Ora i sostenitori delle chiusure spostano l’enfasi sull’obiettivo di limitare le occasioni di contagio. Anche in questo caso con argomentazione opinabili.

Purtroppo le misure stabilite non funzioneranno. Non si fermeranno la socialità e la relazione chiudendo le attività serali senza bloccare a casa le persone. I giovani possono non andare al centro commerciale ma si frequenteranno altrove. Appare strano che i locali chiudano alle 18 e le persone possano circolare (in Lombardia), anche in gruppo, fino alle 23.

Proprio perché siamo convinti che non siano  i locali i vettori del contagio temiamo che la loro chiusura serale non fermerà la curva del contagio. Per quanto detto, si tratta per noi di palliativi. Al Governo non resterà che chiudere il commercio e la ristorazione anche in orario diurno, mandando la gente ad affollare i supermercati e a mangiare insieme negli uffici e nelle aziende prima di pensare a nuove e maggiori restrizioni. Quando l’elenco dei capri espiatori terminerà, occorrerà che la politica faccia nuove scelte.

Prima del nuovo e non auspicabile lockdown che rappresenterebbe il fallimento della politica, dovranno essere affrontati i nodi lasciati irrisolti per mesi: trasporti, scuola e sanità. Su questi punti nevralgici gli imprenditori non c’entrano, mentre sono mancati i decisori politici. Vedremo se qualcuno se ne assumerà le relative responsabilità o se, come sempre in Italia, nessun farà un passo indietro.

Noi nel frattempo abbiamo deciso di protestare nel rispetto dell’ordine pubblico e delle istituzioni. Alcuni ci hanno criticato sostenendo che avremmo dovuto essere più duri e coraggiosi oppure dovremmo fare di più e meglio. Siamo consapevoli dei nostri limiti e cercheremo di essere più efficaci. Attendiamo anche di condividere le proposte di altri. Siamo disponibili a collaborare per altre iniziative che senza strumentalizzazioni politiche aiutino la causa di coloro che stanno subendo i danni della chiusura.

Ringraziamo per ogni contributo economico perché quando si ha “sete”, ogni goccia è preziosa. Il lockdown di marzo ha spinto i piccoli imprenditori ad attingere ai propri risparmi e all’indebitamento bancario. Ora lo spazio sul ricorso alle loro tasche è terminato.

Il Governo ha emanato il Decreto Legge 137 con il tempismo richiesto. Ne prendiamo atto, con l’auspicio che i soldi siano versati sui conti correnti al più presto.

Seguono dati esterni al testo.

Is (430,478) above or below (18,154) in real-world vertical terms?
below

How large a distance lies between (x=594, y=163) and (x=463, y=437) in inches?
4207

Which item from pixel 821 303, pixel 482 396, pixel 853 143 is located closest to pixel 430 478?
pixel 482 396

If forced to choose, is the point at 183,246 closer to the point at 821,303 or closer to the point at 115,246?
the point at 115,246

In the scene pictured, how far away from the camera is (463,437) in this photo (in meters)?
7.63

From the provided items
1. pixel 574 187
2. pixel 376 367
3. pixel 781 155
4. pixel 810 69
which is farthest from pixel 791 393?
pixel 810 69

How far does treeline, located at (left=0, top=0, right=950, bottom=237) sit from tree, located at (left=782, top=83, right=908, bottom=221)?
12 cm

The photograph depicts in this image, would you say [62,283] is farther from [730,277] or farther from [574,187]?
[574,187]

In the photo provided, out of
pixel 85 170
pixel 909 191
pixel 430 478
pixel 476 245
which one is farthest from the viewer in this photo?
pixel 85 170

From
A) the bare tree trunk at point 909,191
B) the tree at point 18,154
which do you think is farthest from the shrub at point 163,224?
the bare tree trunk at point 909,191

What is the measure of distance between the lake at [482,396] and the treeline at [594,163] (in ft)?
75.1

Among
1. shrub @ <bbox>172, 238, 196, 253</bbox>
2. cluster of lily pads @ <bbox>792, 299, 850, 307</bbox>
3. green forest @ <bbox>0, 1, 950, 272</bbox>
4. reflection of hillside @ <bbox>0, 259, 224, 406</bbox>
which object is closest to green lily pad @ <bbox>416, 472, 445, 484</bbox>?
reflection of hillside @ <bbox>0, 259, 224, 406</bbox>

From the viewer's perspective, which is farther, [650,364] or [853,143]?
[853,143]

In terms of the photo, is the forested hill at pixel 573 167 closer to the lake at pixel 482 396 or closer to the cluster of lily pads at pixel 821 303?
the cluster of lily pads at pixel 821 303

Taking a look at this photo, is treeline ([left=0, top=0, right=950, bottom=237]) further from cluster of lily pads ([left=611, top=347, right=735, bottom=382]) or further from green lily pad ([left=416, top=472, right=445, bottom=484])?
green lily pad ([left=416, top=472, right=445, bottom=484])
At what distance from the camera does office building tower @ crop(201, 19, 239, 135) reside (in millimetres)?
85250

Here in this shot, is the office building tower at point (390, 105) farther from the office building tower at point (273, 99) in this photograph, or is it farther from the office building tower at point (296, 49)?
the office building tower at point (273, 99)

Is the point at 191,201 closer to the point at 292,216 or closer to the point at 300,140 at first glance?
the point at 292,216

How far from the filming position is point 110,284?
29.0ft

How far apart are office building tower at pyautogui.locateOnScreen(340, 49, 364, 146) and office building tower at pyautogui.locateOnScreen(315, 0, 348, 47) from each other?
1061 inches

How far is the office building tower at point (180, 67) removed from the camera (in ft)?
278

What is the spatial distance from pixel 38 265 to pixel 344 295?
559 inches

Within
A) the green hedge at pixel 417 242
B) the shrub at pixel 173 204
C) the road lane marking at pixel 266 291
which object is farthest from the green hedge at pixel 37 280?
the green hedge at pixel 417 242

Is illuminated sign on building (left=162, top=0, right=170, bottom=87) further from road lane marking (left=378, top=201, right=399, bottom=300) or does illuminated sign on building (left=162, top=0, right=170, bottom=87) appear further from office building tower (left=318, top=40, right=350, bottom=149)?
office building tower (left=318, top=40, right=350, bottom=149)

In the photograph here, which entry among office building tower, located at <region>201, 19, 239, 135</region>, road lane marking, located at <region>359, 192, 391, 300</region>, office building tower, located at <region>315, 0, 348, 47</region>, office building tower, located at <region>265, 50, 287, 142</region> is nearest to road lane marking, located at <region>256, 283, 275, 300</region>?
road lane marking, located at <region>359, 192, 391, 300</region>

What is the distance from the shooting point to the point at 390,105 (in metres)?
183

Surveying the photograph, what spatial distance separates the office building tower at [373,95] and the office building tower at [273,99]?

Per la maggioranza degli operatori d’impresa bar e ristoranti sarà tra i 2.000 e i 5.000 euro. Per dignità, non chiamiamolo ristoro. Il contributo, sommato a quello della primavera raggiungerà il 4/5% del volume d’affari annuale e il15/17% del volume dei tre mesi di chiusura totale e parziale dall’impresa.

Pur sgravata dal costo del personale (ammortizzatori sociali per i dipendenti) e dai canoni di locazione (che comunque è in credito di imposta) l’impresa sarà sgravata solo da una parte dei suoi costi fissi e non ci sarà spazio ad alcuna remunerazione del titolare e dei suoi familiari.

Come sopravvivranno durante questo periodo? Sono sempre di più i titolari di impresa che si vorrebbero essere ammessi alla Cassa integrazione riservata ai loro dipendenti.